Install Codefresh Runner on Google Kubernetes Engine (GKE)

You can install the Codefresh Runner on GKE Kubernetes cluster.
Codefresh supports the following GKE configurations:

Common prerequsites

Before you start the installation, verify the following:

  • Make sure your user has Kubernetes Engine Cluster Admin role in Google console
  • Bind your user with cluster-admin Kubernetes cluster role.
kubectl create clusterrolebinding cluster-admin-binding \
  --clusterrole cluster-admin \
  --user $(gcloud config get-value account)


Install on GKE with local SSD

Prerequisites
GKE cluster with local SSD

How to

  1. Run the CLI Wizard with these options:
    codefresh runner init [options] --set-value=Storage.LocalVolumeParentDir=/mnt/disks/ssd0/codefresh-volumes \
                             --build-node-selector=cloud.google.com/gke-local-ssd=true
    
  2. Based on the installation mode, edit the predfined values-example.yaml values file or the generated Helm values file:
    ...

§

▶ [PROBLEMS TO SOLVE]:
- a) In the Codefresh Runner GKE installation guide, which Google console role must your user have before starting the installation?
- b) Write the next part of the Codefresh Runner GKE installation guide, picking up after its last line.

§

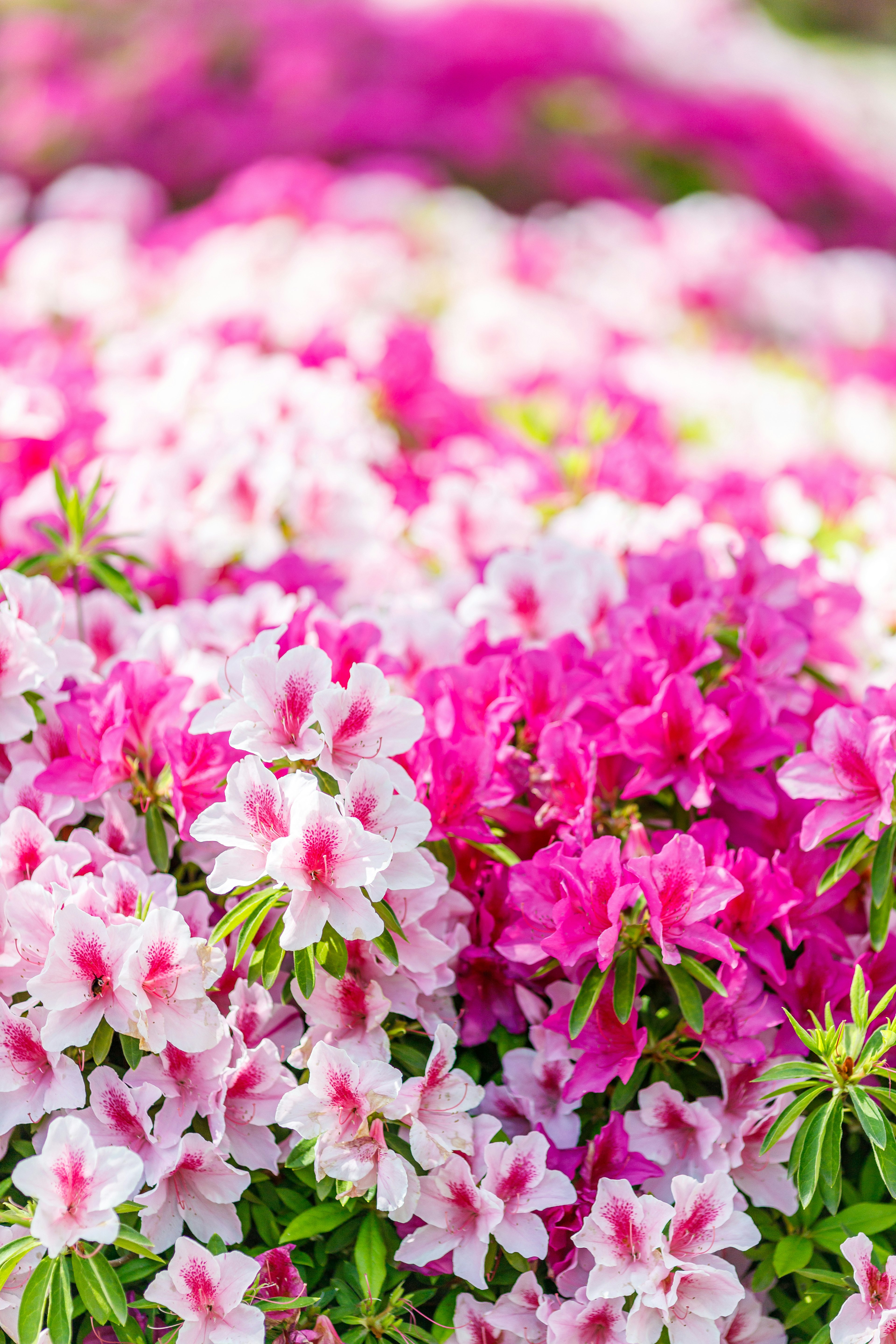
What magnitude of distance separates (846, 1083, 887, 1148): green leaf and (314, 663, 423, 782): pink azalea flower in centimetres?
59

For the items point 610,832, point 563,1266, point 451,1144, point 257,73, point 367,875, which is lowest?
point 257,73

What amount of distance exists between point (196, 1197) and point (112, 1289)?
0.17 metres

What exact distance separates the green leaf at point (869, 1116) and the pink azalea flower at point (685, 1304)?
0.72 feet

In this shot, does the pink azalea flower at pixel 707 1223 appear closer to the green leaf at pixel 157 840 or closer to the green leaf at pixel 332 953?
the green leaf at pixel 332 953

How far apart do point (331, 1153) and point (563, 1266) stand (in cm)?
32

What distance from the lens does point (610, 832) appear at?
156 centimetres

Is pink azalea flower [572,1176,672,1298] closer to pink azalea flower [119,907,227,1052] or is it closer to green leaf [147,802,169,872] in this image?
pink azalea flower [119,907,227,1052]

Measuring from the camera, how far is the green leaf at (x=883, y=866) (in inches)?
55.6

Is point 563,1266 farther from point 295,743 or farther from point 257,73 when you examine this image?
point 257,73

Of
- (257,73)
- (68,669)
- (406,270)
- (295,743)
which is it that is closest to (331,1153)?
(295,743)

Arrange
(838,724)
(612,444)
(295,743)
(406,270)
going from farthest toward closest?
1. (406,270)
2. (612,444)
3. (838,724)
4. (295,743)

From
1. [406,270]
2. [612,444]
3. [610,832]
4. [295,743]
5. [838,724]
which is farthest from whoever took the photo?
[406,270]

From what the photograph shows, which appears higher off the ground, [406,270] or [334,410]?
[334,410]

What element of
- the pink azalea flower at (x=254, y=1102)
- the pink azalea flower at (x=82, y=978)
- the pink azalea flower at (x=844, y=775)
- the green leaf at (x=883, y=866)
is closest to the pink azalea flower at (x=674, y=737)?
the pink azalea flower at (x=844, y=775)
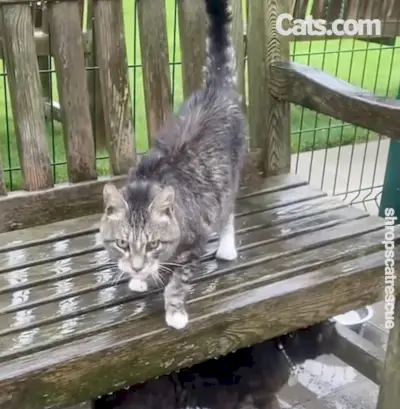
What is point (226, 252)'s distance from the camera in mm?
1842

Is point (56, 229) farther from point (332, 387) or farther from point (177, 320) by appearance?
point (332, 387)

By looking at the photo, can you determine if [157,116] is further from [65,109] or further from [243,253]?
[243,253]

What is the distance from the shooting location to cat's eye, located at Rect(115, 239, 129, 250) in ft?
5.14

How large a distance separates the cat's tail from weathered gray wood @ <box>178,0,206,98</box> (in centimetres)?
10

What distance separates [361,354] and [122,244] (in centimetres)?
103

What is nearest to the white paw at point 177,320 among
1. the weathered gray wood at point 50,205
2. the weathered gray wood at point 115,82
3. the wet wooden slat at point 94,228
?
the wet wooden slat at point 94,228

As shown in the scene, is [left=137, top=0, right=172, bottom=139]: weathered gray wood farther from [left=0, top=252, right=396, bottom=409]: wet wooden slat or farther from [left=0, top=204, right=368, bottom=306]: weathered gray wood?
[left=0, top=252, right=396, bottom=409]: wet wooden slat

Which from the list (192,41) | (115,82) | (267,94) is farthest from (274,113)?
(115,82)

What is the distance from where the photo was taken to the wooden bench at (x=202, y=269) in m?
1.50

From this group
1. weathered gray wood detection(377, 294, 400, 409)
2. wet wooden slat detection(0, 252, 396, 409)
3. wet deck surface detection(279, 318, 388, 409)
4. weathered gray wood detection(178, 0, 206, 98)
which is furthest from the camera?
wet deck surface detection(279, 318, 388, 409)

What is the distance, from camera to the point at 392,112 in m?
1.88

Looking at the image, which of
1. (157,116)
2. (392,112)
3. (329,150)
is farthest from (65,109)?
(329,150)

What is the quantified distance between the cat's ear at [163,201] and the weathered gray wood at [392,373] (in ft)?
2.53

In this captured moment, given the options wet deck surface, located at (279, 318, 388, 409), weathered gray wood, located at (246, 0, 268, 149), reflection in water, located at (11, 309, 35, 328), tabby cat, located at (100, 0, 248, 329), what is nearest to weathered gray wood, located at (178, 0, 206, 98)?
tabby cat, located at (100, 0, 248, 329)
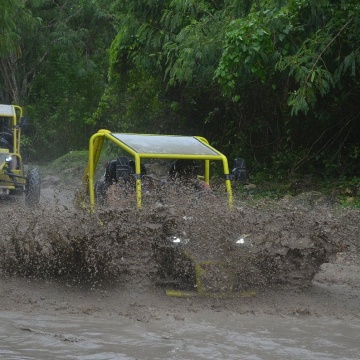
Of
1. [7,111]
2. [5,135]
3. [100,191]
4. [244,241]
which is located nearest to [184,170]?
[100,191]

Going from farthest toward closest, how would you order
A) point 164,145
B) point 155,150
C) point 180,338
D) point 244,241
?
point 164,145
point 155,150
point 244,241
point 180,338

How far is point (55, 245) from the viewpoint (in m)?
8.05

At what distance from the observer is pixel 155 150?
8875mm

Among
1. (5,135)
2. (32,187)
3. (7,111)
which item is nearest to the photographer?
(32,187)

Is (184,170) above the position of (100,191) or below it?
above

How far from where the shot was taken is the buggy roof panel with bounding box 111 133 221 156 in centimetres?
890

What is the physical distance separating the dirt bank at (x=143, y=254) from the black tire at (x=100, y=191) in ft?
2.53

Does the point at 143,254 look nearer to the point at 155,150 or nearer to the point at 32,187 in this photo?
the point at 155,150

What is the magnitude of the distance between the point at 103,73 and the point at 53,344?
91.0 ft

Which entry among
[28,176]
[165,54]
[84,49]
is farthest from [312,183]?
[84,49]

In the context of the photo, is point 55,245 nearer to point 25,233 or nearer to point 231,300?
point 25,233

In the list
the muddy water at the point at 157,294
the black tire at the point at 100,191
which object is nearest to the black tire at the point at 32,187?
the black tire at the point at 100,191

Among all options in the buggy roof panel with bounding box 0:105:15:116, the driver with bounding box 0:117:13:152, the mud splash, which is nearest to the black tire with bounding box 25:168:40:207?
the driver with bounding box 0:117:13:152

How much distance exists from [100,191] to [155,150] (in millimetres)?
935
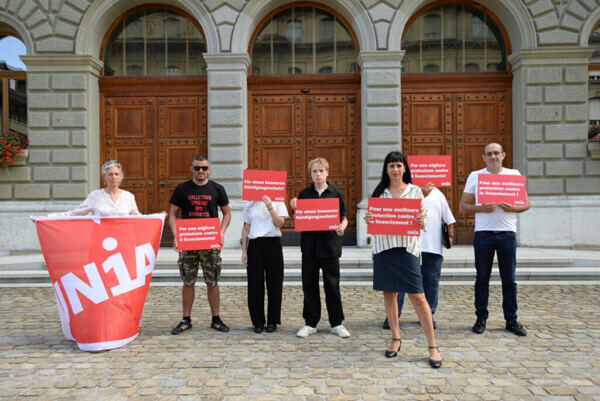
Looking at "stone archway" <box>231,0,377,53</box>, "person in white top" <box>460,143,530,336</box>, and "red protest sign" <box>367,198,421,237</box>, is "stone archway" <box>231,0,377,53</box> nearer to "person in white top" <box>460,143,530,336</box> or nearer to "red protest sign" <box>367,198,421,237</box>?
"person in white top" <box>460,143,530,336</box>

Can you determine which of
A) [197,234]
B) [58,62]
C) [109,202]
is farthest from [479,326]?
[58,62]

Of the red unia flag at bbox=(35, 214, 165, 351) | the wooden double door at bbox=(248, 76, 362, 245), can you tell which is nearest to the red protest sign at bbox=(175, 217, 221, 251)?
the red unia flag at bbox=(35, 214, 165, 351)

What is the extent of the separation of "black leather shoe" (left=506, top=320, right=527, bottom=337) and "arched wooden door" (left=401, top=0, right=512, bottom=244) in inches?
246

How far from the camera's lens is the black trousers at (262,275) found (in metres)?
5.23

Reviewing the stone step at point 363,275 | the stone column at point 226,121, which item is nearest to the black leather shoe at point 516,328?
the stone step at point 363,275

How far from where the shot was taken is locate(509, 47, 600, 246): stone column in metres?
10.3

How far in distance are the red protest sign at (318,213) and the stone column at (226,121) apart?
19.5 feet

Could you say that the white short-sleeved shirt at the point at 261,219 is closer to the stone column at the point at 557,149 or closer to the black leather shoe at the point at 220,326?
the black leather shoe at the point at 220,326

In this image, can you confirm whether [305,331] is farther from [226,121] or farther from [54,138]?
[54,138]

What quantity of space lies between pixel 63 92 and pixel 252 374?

§

▶ [RESPONSES IN ORDER]:
- a) Your user must have the Kubernetes Engine Cluster Admin role.

- b)
    ### Storage parameters example for gke-local-ssd
     Storage:
    Backend: local
    LocalVolumeParentDir: /mnt/disks/ssd0/codefresh-volumes
     NodeSelector: cloud.google.com/gke-local-ssd=true
    ...
     Runtime:
    NodeSelector: # dind and engine pods node-selector (--build-node-selector)
      cloud.google.com/gke-local-ssd: "true"
    ...
    
    codefresh runner init [options] --values values-example.yaml
    


Install Codefresh Runner on GKE with GCE disks and Google SA JSON key

With the CLI Wizard:

codefresh runner init [options] \
  --set-value=Storage.Backend=gcedisk \
  --set-value=Storage.AvailabilityZone=us-central1-c \
  --kube-node-selector=topology.kubernetes.io/zone=us-central1-c \
  --build-node-selector=topology.kubernetes.io/zone=us-central1-c \
  --set-file=Storage.GoogleServiceAccount=/path/to/google-service-account.json

With the values values-example.yaml file:

...
### Storage parameter example for GCE disks
 Storage:
   Backend: gcedisk
   AvailabilityZone: us-central1-c
   GoogleServiceAccount: > #serviceAccount.json content
     {
      "type": "service_account",
      "project_id": "...",
      "private_key_id": "...",
      "private_key": "...",
      "client_email": "...",
      "client_id": "...",
      "auth_uri": "...",
      "token_uri": "...",
      "auth_provider_x509_cert_url": "...",
      "client_x509_cert_url": "..."
      }
 NodeSelector: topology.kubernetes.io/zone=us-central1-c
...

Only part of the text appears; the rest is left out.